POSTED: 1:30 a.m. HST, Jun 29, 2012
LAST UPDATED: 8:17 a.m. HST, Jun 29, 2012
The 5-4 decision upholding President Barack Obama's health care law affects nearly every American. The law tells almost everyone they must have health coverage and guarantees it will be available to them even if they are already ill or need hugely expensive care. It helps the poor and many middle-class people afford coverage.
The high court upheld almost all of the law, including the most disputed part: the mandate that virtually all Americans have health insurance or pay a fine. The court said that fine is essentially a tax, and that's why the government has the power to impose it.
The ruling limited the law's plan to expand the Medicaid insurance program for the poor, a joint effort of the federal government and states. It says the U.S. government cannot withhold a state's entire Medicaid allotment if it doesn't participate in the expansion.

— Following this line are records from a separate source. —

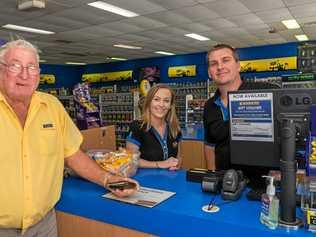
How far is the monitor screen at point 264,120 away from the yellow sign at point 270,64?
1243cm

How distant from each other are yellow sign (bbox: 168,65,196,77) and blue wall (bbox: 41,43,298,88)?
156mm

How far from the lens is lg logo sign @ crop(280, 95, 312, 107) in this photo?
4.39ft

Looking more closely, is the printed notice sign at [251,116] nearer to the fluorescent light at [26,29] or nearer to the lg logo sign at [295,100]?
the lg logo sign at [295,100]

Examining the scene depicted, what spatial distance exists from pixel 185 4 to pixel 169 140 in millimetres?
4643

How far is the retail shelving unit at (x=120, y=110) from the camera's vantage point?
805 centimetres

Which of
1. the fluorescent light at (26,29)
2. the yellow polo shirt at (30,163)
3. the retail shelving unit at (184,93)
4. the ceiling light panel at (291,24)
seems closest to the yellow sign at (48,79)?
the fluorescent light at (26,29)

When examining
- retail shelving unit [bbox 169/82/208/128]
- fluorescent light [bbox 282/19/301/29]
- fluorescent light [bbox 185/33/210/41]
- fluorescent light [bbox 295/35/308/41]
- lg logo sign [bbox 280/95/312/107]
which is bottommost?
lg logo sign [bbox 280/95/312/107]

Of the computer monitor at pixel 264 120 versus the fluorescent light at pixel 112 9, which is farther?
the fluorescent light at pixel 112 9

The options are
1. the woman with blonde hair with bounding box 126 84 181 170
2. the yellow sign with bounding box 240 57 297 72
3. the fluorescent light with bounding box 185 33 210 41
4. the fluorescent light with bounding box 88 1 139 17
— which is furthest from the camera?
the yellow sign with bounding box 240 57 297 72

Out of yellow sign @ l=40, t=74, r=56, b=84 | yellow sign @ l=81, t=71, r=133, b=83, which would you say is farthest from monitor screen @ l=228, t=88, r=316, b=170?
yellow sign @ l=40, t=74, r=56, b=84

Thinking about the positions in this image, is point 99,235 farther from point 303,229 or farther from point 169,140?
point 169,140

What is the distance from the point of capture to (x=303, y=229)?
1189mm

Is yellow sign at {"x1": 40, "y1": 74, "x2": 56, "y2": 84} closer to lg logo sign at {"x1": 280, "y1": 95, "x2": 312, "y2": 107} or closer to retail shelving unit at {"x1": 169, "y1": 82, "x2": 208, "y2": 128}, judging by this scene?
retail shelving unit at {"x1": 169, "y1": 82, "x2": 208, "y2": 128}

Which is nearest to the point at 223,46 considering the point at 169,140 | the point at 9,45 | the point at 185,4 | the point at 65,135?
the point at 169,140
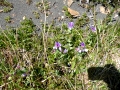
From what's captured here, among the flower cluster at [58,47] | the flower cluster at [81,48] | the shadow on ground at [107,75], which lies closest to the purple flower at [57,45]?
the flower cluster at [58,47]

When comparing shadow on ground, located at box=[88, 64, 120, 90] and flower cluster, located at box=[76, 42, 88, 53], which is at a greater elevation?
flower cluster, located at box=[76, 42, 88, 53]

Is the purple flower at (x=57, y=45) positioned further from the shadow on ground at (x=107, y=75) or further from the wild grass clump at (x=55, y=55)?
the shadow on ground at (x=107, y=75)

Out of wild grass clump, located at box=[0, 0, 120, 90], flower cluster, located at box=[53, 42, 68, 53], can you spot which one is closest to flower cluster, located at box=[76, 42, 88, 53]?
wild grass clump, located at box=[0, 0, 120, 90]

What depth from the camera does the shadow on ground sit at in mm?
3734

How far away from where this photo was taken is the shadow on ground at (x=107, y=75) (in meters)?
3.73

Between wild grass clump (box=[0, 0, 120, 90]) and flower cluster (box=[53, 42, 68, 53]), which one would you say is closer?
wild grass clump (box=[0, 0, 120, 90])

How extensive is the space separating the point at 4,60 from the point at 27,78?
0.36 meters

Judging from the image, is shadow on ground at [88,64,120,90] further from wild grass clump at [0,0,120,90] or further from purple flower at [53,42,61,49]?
purple flower at [53,42,61,49]

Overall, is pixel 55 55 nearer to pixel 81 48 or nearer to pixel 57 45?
pixel 57 45

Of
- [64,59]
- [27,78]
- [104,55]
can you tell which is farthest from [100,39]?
[27,78]

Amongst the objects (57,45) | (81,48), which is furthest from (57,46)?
(81,48)

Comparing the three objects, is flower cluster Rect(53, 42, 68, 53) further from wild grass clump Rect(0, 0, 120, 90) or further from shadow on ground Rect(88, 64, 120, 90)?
shadow on ground Rect(88, 64, 120, 90)

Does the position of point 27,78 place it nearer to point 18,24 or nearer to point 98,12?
point 18,24

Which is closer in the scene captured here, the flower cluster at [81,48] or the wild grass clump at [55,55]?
the wild grass clump at [55,55]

Chief Justice John Roberts sided with the court's four liberal justices -- Stephen Breyer, Ruth Bader Ginsburg, Elena Kagan and Sonia Sotomayor -- to form the 5-4 majority.
The court upheld Obama's signature legislative achievement. Final word from the court amplifies the most polarizing issue of his re-election campaign against Republican Mitt Romney.
"Whatever the politics, today's decision was a victory for people all over this country whose lives are more secure because of this law," Obama said Thursday.
GOP lawmakers and Romney have promised to repeal the law if they are in power after the November election.
"What the court did not do on its last day in session, I will do on my first day if elected president of the United States," Romney said Thursday. "And that is I will act to repeal Obamacare."
The 2010 health care law will keep taking effect. It's expected to bring coverage to about 30 million uninsured people. Overall, more than 9 in 10 eligible Americans will be covered.
Some parts are already in effect:
>> Young adults can stay on their parents' insurance up to age 26.
>> Insurers can't deny coverage to children with health problems.
>> Limits on how much policies will pay out to each person over a lifetime are eliminated.
>> Hundreds of older people already are saving money through improved Medicare prescription benefits.
>> And co-payments for preventive care for all ages have been eliminated.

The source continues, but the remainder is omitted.